At this price, Jefferies is barely getting any premium to its reported book value and only about a 20% premium to its tangible book value. Unimpressive as that may sound, a quick look at other mid-tier banks like Cowen (Nasdaq:COWN) and Piper Jaffray (NYSE:PJC) will show that mid-tier investment banks just aren't going for much in terms of valuation these days, as investors worry about their ability to withstand tougher competition for trading business from major banks like Morgan Stanley (NYSE:MS) and ECNs.

SEE: Mergers And Acquisitions: Understanding Takeovers

Why Do This Deal? The Jefferies Side
If good deals are supposed to be those that benefit both parties, I'm not sure this one qualifies. While I can see the benefits to Jefferies, it is not so clear to me that Leucadia is getting much in the deal.
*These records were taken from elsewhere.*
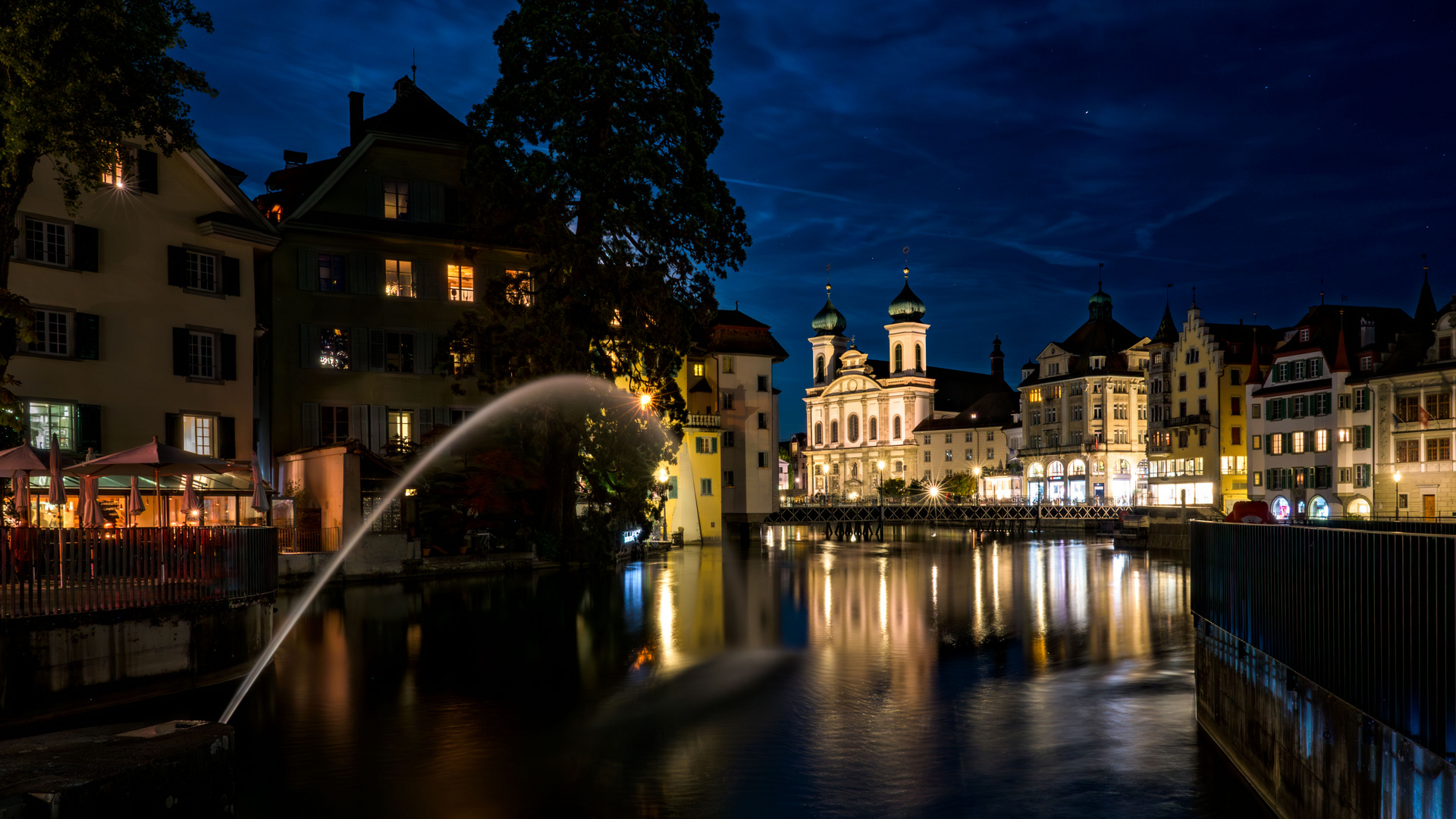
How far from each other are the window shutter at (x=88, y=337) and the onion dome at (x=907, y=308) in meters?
144

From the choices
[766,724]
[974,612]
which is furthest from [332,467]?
[766,724]

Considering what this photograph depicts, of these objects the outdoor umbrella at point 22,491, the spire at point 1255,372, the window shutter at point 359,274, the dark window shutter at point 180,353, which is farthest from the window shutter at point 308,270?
the spire at point 1255,372

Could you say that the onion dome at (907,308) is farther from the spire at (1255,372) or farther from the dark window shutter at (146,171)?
the dark window shutter at (146,171)

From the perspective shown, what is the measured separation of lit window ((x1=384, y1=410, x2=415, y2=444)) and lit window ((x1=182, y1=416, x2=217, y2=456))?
26.9ft

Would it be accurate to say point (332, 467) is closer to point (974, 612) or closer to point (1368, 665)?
point (974, 612)

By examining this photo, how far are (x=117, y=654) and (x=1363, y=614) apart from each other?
657 inches

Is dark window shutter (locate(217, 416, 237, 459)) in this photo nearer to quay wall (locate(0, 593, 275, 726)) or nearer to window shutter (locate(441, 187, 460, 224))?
window shutter (locate(441, 187, 460, 224))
While Jefferies is a quality mid-tier bank, the company had what you might call a "near death" experience when MF Global collapsed in 2011. Jefferies managed a sale of over $600 million in debt securities for MF Global just before scandals (related in large part to how it valued its European debt holdings) hammered that company, and Jefferies then came under intense scrutiny for its own balance sheet.

Although Jefferies stabilized after that episode (helped in part by a 1 million-share investment from Leucadia in November 2011), the writing was arguably on the wall. Regulatory changes have arguably hurt banks like Jefferies the most, and it is definitely up for debate as to whether banks like Jefferies and Cowen can continue to compete where margins keep shrinking and the cost of capital is higher than it used to be.

In any case, merging with Leucadia gives Jefferies breathing room and access to a larger balance sheet, even though Jefferies' credit rating is actually a bit higher. What's more, adding its investment banking capabilities to an investment conglomerate often compared to Berkshire Hathaway (NYSE:BRK.A) should create some solid long-term opportunities and could be part of a transformation towards an old-style merchant bank operation.

SEE: The Wonderful World Of Mergers

Why Do This Deal? The Leucadia Side
But what does Leucadia gain? I don't see how folding Jefferies into Leucadia alters the fundamental changes in investment banking nor addresses its long-term profitability challenges. Aside from the fact that Jefferies can probably leverage over $4 billion in tax benefits, it doesn't seem like Leucadia is likely to earn a major return here, unless there really are synergies in having a captive investment bank to help invest in/acquire new businesses and/or if the future for mid-tier banks is better than I think.

It's also worth noting that the CEO of Jefferies (Handler) will become the CEO of Leucadia once the deal is complete, as Ian Cumming (LUK's CEO) intends to retire. While bringing in a new leader (and one with Handler's capabilities) is a positive for Leucadia, I'm not sure they needed to do a multi-billion dollar deal to secure a high-quality CEO.

The Bottom Line
Although some Jefferies investors likely will grouse about the valuation of this deal, the reality is that there just aren't many willing buyers looking for mid-tier investment banks and this deal will shore up and de-risk the situation. At the same time, Jefferies shareholders will end up owning about one-third of Leucadia after the deal and that's arguably a trade-up.

For Leucadia shareholders, this is more of a head-scratcher. I suppose it may be true that the market currently undervalues Jefferies, and that eventual stability in the global financial markets will lead to higher returns. Likewise, it's worth noting that Berkshire Hathaway has made a few curious deals over the years (there was a lot of skepticism and criticism over the Burlington Northern buy), but most have worked out. That said, arguably the best things that can be said about this deal for Leucadia is that it gives them a younger management team and that the company is not paying much of a premium over book value, but that's pretty scant praise on balance.

At the time of writing, Stephen D. Simpson did not own any shares in any company mentioned in this article.